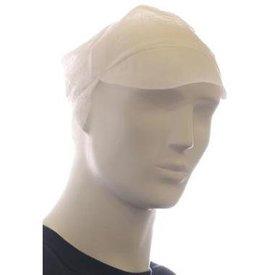 pet met klep + haarnetje wit 1 x 100 stuks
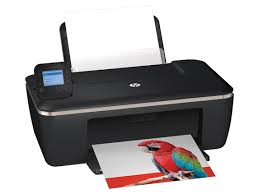 Hpdrivers.net- Deskjet Ink Advantage 3515 e-All-in-One Printer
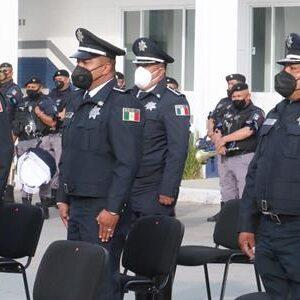 Honestidad, servicio y eficacia en la nueva época de la Policía Municipal de Toluca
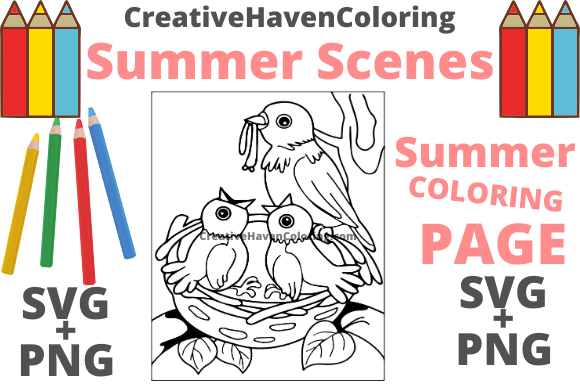 Print on Demand: Summer Coloring Page #10 Graphic Coloring Pages & Books Adults By creativehavencoloring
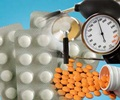 Benefits of Blood Pressure Tablets on your Health - Reference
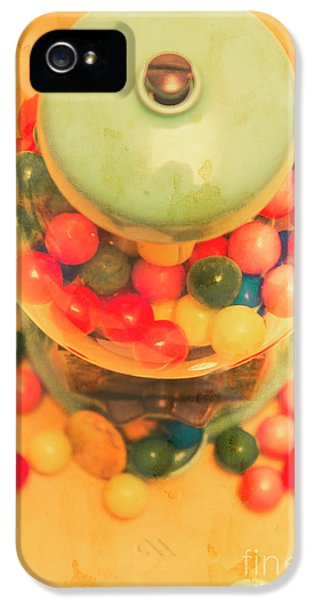 Vintage Candy Machine IPhone 5 Case by Jorgo Photography - Wall Art Gallery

====

### EXERCISE PROMPT:
Using the listing above, reproduce word for word every line from the one containing "Hpdrivers.net- Deskjet Ink" through the one containing "Benefits of Blood". Pictures must be left out.

### ANSWER SECTION:
 Hpdrivers.net- Deskjet Ink Advantage 3515 e-All-in-One Printer
 Honestidad, servicio y eficacia en la nueva época de la Policía Municipal de Toluca
 Print on Demand: Summer Coloring Page #10 Graphic Coloring Pages & Books Adults By creativehavencoloring
 Benefits of Blood Pressure Tablets on your Health - Reference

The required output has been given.